Acara berlangsung 28 Agustus 2026 di di Ruang B202 Gedung B FKIP UNS. Kegiatan digelar untuk membekali mahasiswa dengan pemahaman etika keguruan sebelum mereka diterjunkan ke sekolah mitra.
Pembekalan tingkat program studi, merupakan kelanjutan dari pembekalan yang sebelumnya diberikan di tingkat fakultas. Jika pembekalan fakultas menitikberatkan pada teknis pelaksanaan, penilaian, dan ujian, pembekalan di tingkat program studi kali ini difokuskan pada ranah etika dan sikap profesional selama mahasiswa berada di sekolah.
Materi disampaikan langsung oleh Ketua Program Studi S1 PAP, Subroto Rapih. Seluruh peserta akan menjalani PLP di Sekolah Menengah Kejuruan (SMK) pada program keahlian Manajemen Perkantoran dan Layanan Bisnis (MPLB).
“Pembekalan di tingkat fakultas sudah sangat lengkap dari sisi teknis. Karena itu di tingkat program studi kami memilih memperdalam sisi etika, karena justru di situlah mahasiswa paling sering menghadapi situasi yang tidak ada panduan bakunya,” kata Subroto Rapih dalam keterangannya yang dikutip, Minggu (29/8/2026).

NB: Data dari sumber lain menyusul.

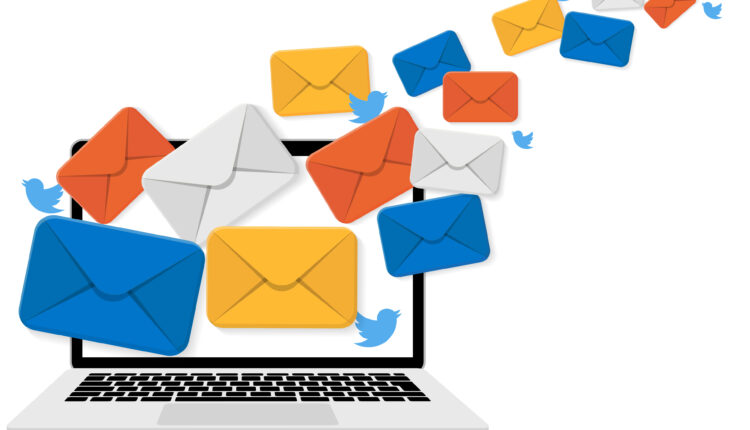 Readers-Tweeters-20220414.jpg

Materi yang disampaikan mencakup cara mahasiswa memposisikan diri di sekolah mitra, etika berkomunikasi dengan guru pamong dan warga sekolah, ketentuan penampilan dan kehadiran, etika terhadap peserta didik, etika bermedia sosial, serta etika akademik dalam penyusunan perangkat ajar.
Sosialisasi juga menyoroti kerahasiaan arsip dan data sekolah, mengingat mahasiswa Program Studi PAP kerap bersinggungan dengan pekerjaan administrasi dan ruang tata usaha selama menjalankan PLP.

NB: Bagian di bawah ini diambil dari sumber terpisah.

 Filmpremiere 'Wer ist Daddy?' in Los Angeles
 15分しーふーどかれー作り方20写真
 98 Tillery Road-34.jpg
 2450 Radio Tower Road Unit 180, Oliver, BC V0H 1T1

Selain paparan materi, peserta diajak berdiskusi mengenai sejumlah studi kasus yang lazim ditemui mahasiswa di lapangan, mulai dari benturan jadwal antara tugas administrasi dan jam mengajar hingga batas relasi dengan peserta didik.
“Mahasiswa kami punya kedekatan dengan ruang tata usaha yang tidak dimiliki program studi lain. Itu keunggulan, sekaligus tanggung jawab. Prinsip yang kami tanamkan sederhana, yaitu apa yang mereka lihat di ruang tata usaha berhenti di ruang tata usaha,” ungkapnya.

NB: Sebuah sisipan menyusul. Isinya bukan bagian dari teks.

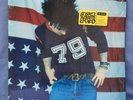Ryan Adams Gold 2002 1st Issue 2 LP Vertical Barcode in Shrink-Wrap w/ Sticker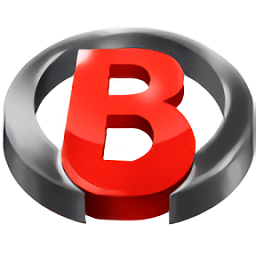 寰宇浏览器官方版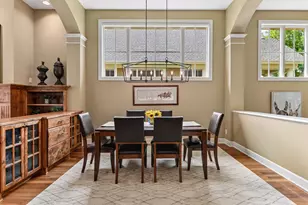 8775 Lake Riley Dr, Chanhassen, MN 55317 - Photo 5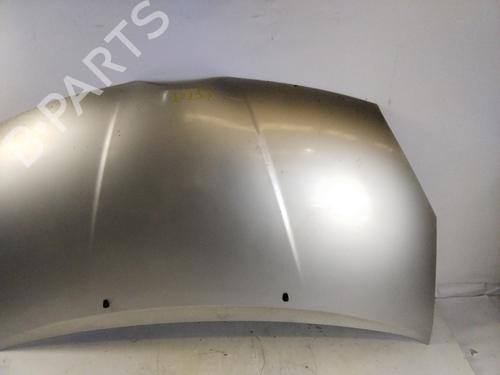 Hood TOYOTA COROLLA Verso (_E12_)  | BP29905901C1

Penekanan pada aspek etika ini sejalan dengan struktur penilaian PLP yang berlaku di FKIP UNS. Dalam pedoman penilaian, aspek kepribadian dan aspek sosial memiliki bobot gabungan sekitar 27 persen dari nilai akhir mahasiswa, dinilai oleh guru pamong berdasarkan masukan kepala sekolah, kepala tata usaha, dan koordinator guru pamong.
Kegiatan PLP mahasiswa Program Studi S1 PAP FKIP UNS akan berlangsung mulai September sampai November 2026 di 11 sekolah mitra yang tersebar di Kota Surakarta, Kabupaten Karanganyar, Sukoharjo, dan Boyolali.